{Q} Some investors say that technical analysis should be used only as an initial screening technique. You’re saying that you can use the chart as a decision-making mechanism?
{A} I firmly believe so. Many studies have shown that a stock’s performance is 80 percent based on the group. If that’s true—or let’s say it’s just 60 percent—then you’re still suggesting that the evidence is high enough that it increases the probability for success. Again, I look at history: All of the evidence shows that relative-strength highs, trends, and reversals work over long periods of time. Over the long term, human psychology hasn’t changed. Fundamentals themselves don’t necessarily drive stocks higher. It’s money coming into the stock that drives it higher.
{Q} How do exchange traded funds affect technical analysis?

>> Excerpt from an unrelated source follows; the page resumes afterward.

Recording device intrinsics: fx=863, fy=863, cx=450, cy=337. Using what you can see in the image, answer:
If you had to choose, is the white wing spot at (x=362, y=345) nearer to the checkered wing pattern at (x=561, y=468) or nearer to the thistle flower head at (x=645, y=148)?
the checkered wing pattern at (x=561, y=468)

{A} My favorite topic. Exchange traded funds [or ETFs] are one of my biggest concerns. I see ETFs as a form of derivative. We used to get sector moves at a time like this. But now you have many more funds using derivatives to play the market, moving in and out of ETFs and other derivative products, creating much more intraday volatility in the market. The large flows of funds from these products are also exacerbating upside and downside price movement.
{Q} Does that make it more difficult to do technical analysis?

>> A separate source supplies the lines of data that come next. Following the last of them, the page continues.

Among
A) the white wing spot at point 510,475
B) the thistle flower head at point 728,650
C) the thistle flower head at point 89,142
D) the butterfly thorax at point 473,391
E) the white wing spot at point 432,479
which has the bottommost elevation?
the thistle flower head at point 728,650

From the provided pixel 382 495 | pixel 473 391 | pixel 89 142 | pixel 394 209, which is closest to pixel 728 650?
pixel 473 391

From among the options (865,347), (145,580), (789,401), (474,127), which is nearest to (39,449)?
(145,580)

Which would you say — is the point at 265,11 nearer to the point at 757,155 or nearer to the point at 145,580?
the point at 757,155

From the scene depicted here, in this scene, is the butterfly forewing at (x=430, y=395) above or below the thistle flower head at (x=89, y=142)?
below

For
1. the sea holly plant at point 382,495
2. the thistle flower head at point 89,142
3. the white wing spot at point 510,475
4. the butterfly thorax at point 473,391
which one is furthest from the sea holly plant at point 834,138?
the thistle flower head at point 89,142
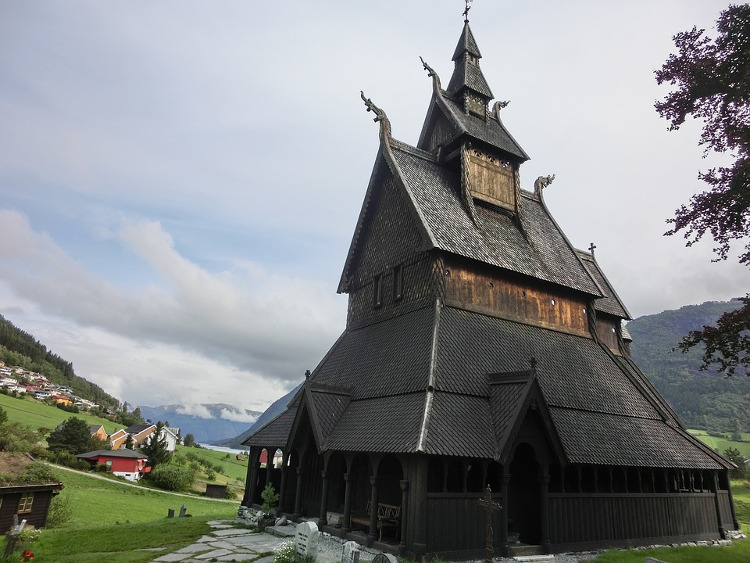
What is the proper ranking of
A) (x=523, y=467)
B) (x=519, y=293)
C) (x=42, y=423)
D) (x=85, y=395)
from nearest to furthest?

{A} It does make you more aware of the internal aspects of the market than in the past. Take last year, for example. Overall, the market had very low volatility, but if you looked at the sector movements, you saw a lot of volatility. In January last year, energy was up 15 percent and in February it was down 15 percent.
{Q} How are you positioning your portfolio relative to those concerns?

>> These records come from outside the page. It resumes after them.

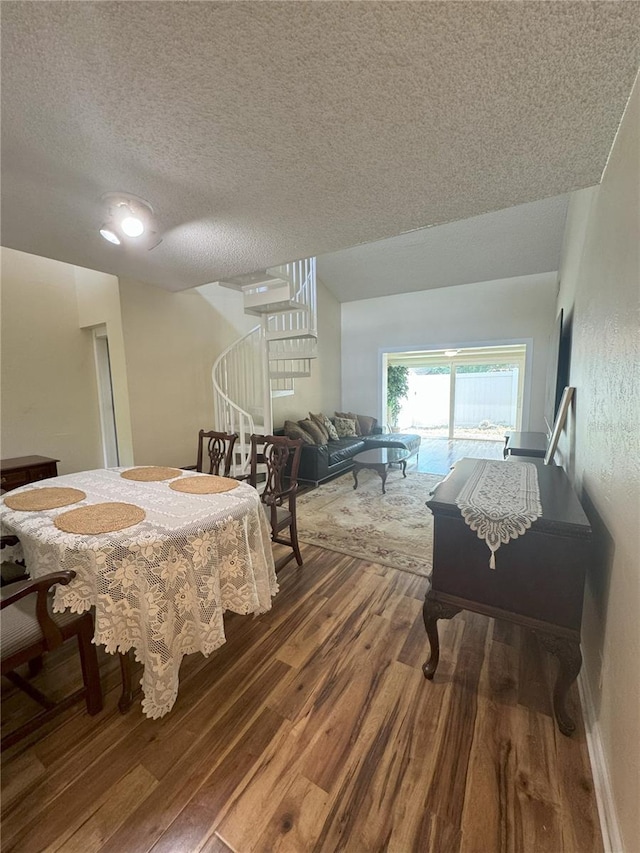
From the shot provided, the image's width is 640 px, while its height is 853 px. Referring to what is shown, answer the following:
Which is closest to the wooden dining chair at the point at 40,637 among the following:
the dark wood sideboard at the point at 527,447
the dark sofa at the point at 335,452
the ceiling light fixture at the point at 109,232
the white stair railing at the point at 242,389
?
the ceiling light fixture at the point at 109,232

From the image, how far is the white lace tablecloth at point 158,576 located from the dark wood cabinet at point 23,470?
4.76 feet

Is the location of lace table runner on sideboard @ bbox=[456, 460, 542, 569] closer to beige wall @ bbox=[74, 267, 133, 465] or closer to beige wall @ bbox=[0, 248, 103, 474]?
beige wall @ bbox=[74, 267, 133, 465]

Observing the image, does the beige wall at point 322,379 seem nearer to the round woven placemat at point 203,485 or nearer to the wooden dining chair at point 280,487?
the wooden dining chair at point 280,487

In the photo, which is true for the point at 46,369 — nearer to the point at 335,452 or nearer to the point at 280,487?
the point at 280,487

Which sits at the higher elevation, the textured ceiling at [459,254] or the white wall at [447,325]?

{A} I think we are in a market where you have to pick individual stocks and do a bottom-up approach rather than top down. You have to recognize that sometimes you don’t want to overweight or underweight any particular sector of the market, such as consumer stocks or industrials, and instead maintain a weighting that reflects the overall market.
{Q} What ideas are you more inclined to look at?
{A} I think that right now the strengths are those things that hedge against inflation: [for example], the commodity arena in terms of oil. Natural gas has been firming up, but I see some long-term structural issues there. I think the [oil] refiners look great and gold has not broken its long-term up trend. Every time they sell gold in a market event, it keeps putting in higher lows. And to me as a technician, that is bullish.